Output Knowledge Created
This message produces several important outputs:
- Correctness validation: The KV-split flash kernel passes all verification tests against the naive oracle. This is the essential prerequisite for any further optimization or deployment.
- Build reproducibility: The project builds cleanly on the CT200 server with CUDA 13.0 targeting sm_120, confirming that the development environment is properly synchronized.
- A foundation for benchmarking: With correctness confirmed, the assistant can now run the full benchmark suite to measure whether the KV-split rewrite actually delivers the expected occupancy-driven speedup. The previous benchmark showed 0.6× at short prefixes; the new design should show significant improvement, especially at long prefixes where NSPLIT is large.

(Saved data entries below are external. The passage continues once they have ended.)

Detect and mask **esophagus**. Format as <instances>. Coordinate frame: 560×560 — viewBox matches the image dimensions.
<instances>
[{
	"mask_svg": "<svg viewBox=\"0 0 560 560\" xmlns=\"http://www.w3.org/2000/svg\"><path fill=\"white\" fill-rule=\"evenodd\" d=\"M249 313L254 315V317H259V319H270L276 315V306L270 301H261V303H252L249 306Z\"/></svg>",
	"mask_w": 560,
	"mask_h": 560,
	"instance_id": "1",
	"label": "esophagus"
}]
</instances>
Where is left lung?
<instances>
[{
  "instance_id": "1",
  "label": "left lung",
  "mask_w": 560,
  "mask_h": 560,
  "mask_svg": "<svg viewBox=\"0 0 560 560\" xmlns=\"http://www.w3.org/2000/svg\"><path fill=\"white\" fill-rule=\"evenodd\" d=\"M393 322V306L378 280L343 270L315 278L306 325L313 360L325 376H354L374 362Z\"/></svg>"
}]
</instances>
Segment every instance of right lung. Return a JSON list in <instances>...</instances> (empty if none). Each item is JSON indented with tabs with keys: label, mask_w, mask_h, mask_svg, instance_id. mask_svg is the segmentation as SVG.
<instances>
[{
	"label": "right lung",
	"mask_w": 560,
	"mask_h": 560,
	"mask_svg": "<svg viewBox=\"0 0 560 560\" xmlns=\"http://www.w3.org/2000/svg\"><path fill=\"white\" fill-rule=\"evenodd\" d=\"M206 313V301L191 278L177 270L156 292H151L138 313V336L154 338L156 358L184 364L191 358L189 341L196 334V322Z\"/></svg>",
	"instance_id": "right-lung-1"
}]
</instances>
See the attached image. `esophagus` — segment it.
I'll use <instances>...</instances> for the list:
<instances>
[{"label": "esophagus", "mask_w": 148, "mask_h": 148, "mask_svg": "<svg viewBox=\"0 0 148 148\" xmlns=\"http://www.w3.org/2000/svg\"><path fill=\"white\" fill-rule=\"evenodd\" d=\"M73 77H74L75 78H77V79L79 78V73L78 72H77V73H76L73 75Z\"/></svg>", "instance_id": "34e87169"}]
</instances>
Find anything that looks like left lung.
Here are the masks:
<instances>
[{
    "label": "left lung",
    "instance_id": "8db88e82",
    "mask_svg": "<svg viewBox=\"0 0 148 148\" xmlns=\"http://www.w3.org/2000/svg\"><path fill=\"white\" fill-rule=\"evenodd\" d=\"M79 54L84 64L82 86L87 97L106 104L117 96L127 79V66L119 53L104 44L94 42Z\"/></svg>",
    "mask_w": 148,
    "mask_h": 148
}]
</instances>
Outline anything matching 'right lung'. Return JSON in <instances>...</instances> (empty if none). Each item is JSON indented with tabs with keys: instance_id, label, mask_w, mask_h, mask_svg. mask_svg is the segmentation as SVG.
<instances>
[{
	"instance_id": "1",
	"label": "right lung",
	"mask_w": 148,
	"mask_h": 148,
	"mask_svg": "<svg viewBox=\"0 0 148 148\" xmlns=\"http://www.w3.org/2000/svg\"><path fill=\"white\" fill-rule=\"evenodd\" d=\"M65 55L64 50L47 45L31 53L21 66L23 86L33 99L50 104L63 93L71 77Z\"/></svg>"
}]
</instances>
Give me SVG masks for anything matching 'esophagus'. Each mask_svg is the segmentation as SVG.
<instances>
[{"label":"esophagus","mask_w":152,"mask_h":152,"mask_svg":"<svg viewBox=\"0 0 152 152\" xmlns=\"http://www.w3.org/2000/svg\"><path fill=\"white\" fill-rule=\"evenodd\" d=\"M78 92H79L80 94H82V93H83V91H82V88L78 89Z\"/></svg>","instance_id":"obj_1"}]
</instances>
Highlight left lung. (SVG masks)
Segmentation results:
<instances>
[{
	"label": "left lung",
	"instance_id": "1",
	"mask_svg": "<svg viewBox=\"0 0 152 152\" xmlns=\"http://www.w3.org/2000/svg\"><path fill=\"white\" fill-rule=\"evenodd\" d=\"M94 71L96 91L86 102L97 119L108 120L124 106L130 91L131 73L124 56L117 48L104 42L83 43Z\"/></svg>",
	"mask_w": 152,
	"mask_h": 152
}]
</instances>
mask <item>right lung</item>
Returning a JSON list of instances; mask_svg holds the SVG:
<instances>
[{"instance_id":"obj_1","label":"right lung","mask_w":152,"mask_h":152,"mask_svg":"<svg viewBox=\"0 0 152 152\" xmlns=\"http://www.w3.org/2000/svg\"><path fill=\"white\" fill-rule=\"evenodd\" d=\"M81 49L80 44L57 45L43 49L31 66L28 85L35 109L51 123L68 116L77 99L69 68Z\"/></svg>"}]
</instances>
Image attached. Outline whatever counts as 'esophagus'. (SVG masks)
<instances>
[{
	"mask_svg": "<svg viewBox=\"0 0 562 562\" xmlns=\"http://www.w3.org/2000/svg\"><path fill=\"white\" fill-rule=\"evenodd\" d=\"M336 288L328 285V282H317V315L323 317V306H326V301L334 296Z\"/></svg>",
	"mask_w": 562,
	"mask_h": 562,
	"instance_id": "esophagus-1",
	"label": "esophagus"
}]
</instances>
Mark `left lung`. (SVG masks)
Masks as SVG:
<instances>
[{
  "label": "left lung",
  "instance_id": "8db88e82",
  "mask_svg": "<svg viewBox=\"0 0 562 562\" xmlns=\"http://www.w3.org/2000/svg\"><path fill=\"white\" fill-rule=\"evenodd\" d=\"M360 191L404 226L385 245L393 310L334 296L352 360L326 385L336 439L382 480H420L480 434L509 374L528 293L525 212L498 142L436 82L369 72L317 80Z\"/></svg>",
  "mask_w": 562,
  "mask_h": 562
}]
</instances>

- A reusable deployment pattern: The rsync + SSH + build + test workflow is a template for rapid iteration on remote GPU hardware, minimizing downtime while maintaining correctness guarantees.
The Thinking Process: Evidence-Based Kernel Engineering
What makes this message remarkable is the thinking process it represents—not just in the text, but in the chain of reasoning that led to it. The assistant began with a theoretically optimal design (flash attention with 16× memory reduction) and let empirical data correct its assumptions. When the benchmarks showed 0.6× performance, it didn't blame the hardware or dismiss the results. Instead, it dug into the occupancy model, calculated block counts, and identified the root cause with precision.
The KV-split fix is not a hack; it's a principled architectural change grounded in GPU architecture fundamentals. The assistant considered alternative approaches (reducing shared memory to fit 2 blocks per SM, increasing head-tile size, using cooperative reductions) but settled on KV-split because it directly addressed the root cause: not enough blocks to fill 188 SMs.
This is the essence of high-performance GPU kernel development: theory must be validated by measurement, and when measurement contradicts theory, the theory must be revised—not the measurement. The assistant's willingness to discard a clean, elegant design (the single-pass flash kernel) in favor of a more complex two-kernel approach (partial + reduce) demonstrates intellectual honesty and engineering maturity.
Conclusion
Message <msg id=12240> is a quiet victory lap after a hard-fought technical battle. The tests pass, the build succeeds, and the KV-split flash attention kernel is ready for its next challenge: proving that the occupancy fix translates into real-world throughput gains. The assistant has learned a lesson that will serve it well throughout the rest of the project: on a GPU with 188 SMs, occupancy is not a secondary concern—it is the primary constraint. Every design decision, from tile sizes to block counts to shared memory budgets, must be evaluated through the lens of keeping those 188 SMs fed with work. The flash kernel that emerged from this lesson is not just correct; it is architecturally honest about the hardware it runs on.